Why Hawkeye is the Most Relatable Character in the MCU
Like it or not, ‘Endgame’ shows Clint Barton is you. Yes, you.
A long time ago, the comedian Patton Oswalt made a particularly biting joke about the Avengers: “They’ll take anybody. They’ve got a guy with a bow and arrow. What, are they recruiting heroes at sporting-goods stores?”
He was alluding, of course, to Hawkeye/Clint Barton, whose powers seem a bit, well, underpowered in the context of MCU. Remember that his core teammates include the Hulk, a green rage-monster with incredible strength (at least until the most recent movie, “Endgame,” in which he evolves quite a bit); Captain America, the superpowered result of a science experiment; Iron Man/Tony Stark, whose intellect that borders on the supernatural; Black Window/Nat Romanoff, who doesn’t have superpowers but can nonetheless plow through dozens of villains without mercy (to a degree that Hawkeye himself rarely demonstrates); and Thor, a Norse God. By contrast, Hawkeye is really good at, um, [checks notes] shooting arrows really well.

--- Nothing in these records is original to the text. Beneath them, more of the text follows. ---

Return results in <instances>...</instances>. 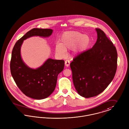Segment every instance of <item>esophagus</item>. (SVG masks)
Returning a JSON list of instances; mask_svg holds the SVG:
<instances>
[{
    "label": "esophagus",
    "mask_w": 129,
    "mask_h": 129,
    "mask_svg": "<svg viewBox=\"0 0 129 129\" xmlns=\"http://www.w3.org/2000/svg\"><path fill=\"white\" fill-rule=\"evenodd\" d=\"M65 65L66 67H68L70 65V61L68 60H66L65 61Z\"/></svg>",
    "instance_id": "1"
}]
</instances>
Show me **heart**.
I'll list each match as a JSON object with an SVG mask.
<instances>
[{
	"mask_svg": "<svg viewBox=\"0 0 129 129\" xmlns=\"http://www.w3.org/2000/svg\"><path fill=\"white\" fill-rule=\"evenodd\" d=\"M90 43L89 37L78 31H69L61 37L60 43L55 45V51L60 56L64 57L67 50L74 48V51L80 53L85 50Z\"/></svg>",
	"mask_w": 129,
	"mask_h": 129,
	"instance_id": "obj_1",
	"label": "heart"
}]
</instances>
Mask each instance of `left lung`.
<instances>
[{
	"mask_svg": "<svg viewBox=\"0 0 129 129\" xmlns=\"http://www.w3.org/2000/svg\"><path fill=\"white\" fill-rule=\"evenodd\" d=\"M96 30V43L76 56L70 63L74 85L78 93L85 98L103 91L113 80L117 70L115 46L103 30L99 28Z\"/></svg>",
	"mask_w": 129,
	"mask_h": 129,
	"instance_id": "8db88e82",
	"label": "left lung"
}]
</instances>
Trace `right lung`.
<instances>
[{
    "label": "right lung",
    "instance_id": "right-lung-1",
    "mask_svg": "<svg viewBox=\"0 0 129 129\" xmlns=\"http://www.w3.org/2000/svg\"><path fill=\"white\" fill-rule=\"evenodd\" d=\"M52 32L51 29H31L16 43L12 51L10 61L12 76L21 91L31 99H44L53 92L58 75L64 69V61L49 58L39 68L31 69L21 58V46L23 41L27 38L33 36L48 37Z\"/></svg>",
    "mask_w": 129,
    "mask_h": 129
}]
</instances>
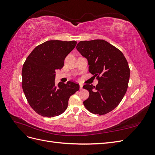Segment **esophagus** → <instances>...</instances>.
Returning <instances> with one entry per match:
<instances>
[{
    "instance_id": "1",
    "label": "esophagus",
    "mask_w": 155,
    "mask_h": 155,
    "mask_svg": "<svg viewBox=\"0 0 155 155\" xmlns=\"http://www.w3.org/2000/svg\"><path fill=\"white\" fill-rule=\"evenodd\" d=\"M79 88H80V90H82V89H83V85H79Z\"/></svg>"
}]
</instances>
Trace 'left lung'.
<instances>
[{
	"mask_svg": "<svg viewBox=\"0 0 155 155\" xmlns=\"http://www.w3.org/2000/svg\"><path fill=\"white\" fill-rule=\"evenodd\" d=\"M76 49L88 63V71L98 81L95 87H83L89 92L83 101L86 109L95 114L109 113L119 105L127 90L130 69L121 51L102 39L82 41Z\"/></svg>",
	"mask_w": 155,
	"mask_h": 155,
	"instance_id": "left-lung-1",
	"label": "left lung"
}]
</instances>
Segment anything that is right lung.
<instances>
[{
    "mask_svg": "<svg viewBox=\"0 0 155 155\" xmlns=\"http://www.w3.org/2000/svg\"><path fill=\"white\" fill-rule=\"evenodd\" d=\"M76 41H46L34 49L23 64L22 87L30 107L37 114L51 118L67 109L70 97L78 91L74 81L55 83V70L61 69Z\"/></svg>",
    "mask_w": 155,
    "mask_h": 155,
    "instance_id": "add662e5",
    "label": "right lung"
}]
</instances>
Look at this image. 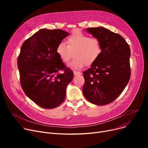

(For the purposes of this piece, I’m consciously ignoring Hawkeye’s convoluted journey through Marvel comics; he first appeared as a villain in Tales of Suspense #57, way back in 1964, and his backstory has included stints as a carnival worker and thief. He was also partially deaf for a time, which is something that the movies have chosen to ignore.)
The MCU films have always wrestled with Hawkeye’s presence. He spends the bulk of the first “Avengers” film under the mental control of Loki, the villain, which essentially renders him a zombie with really good aim. His one bright spot as a character is his deep, warm friendship with Black Widow, and even then, the implied horrors of her (largely unexamined) past give her character a compelling tension that he lacks.
“Age of Ultron,” the second Avengers film, tried to give Hawkeye a bit of balance. We saw that he had a family, for example. And during the final battle, a massive rumble between our heroes and a legion of mindless robots, he acknowledges the central conundrum of his character: “I have a bow and arrow… none of this makes sense.”
(In that clip, you get the sense that Jeremy Renner is doing his best not to completely crack up.)
But “Endgame,” the climactic film in this phase of the MCU, defines Hawkeye’s character in much starker terms. I’m going to be purposefully vague here, because only half of the known world saw the film during its first weekend of release, but it’s safe to say that he suffers an incredible tragedy that fundamentally alters his character. In the previous “Avengers” movies, he had something of a gentle demeanor despite his sharpshooting abilities and past as a military man/S.H.I.E.L.D. agent; but midway through “Endgame,” he tips dangerously close to unredeemable Frank Castle territory.
Nonetheless, he still manages to come back from that emotional nadir, which is more than you can say for [REDACTED] and [REDACTED] who end up [REDACTED] after [REDACTED], and oh man, especially [REDACTED] when [REACTED].
(Sorry, I’ve been accused in the past of being too spoiler-ific, so I’m overcompensating.)
Anyway, Hawkeye’s character arc throughout these films, however inadvertently, reveals him as the perfect stand-in for your typical audience member. Like your average human, he finds himself in confusing situations largely out of his control, and he’s not the ultimate decider in how things go; he wrestles with bad bosses (Hi, Loki!) and surly co-workers (Hey, Banner!); he has certain skills that only come in useful in very narrow circumstances. Heck, his haircut choices are questionable. But he’s still there and plowing forward, because, well, that’s his job.
For that reason alone, I’ve come around to the idea that Hawkeye is the most relatable character in the MCU. It’s hard to identify with a king, a mega-genius, or a raging monster — but it’s really easy to see yourself in someone who’s just clocking in.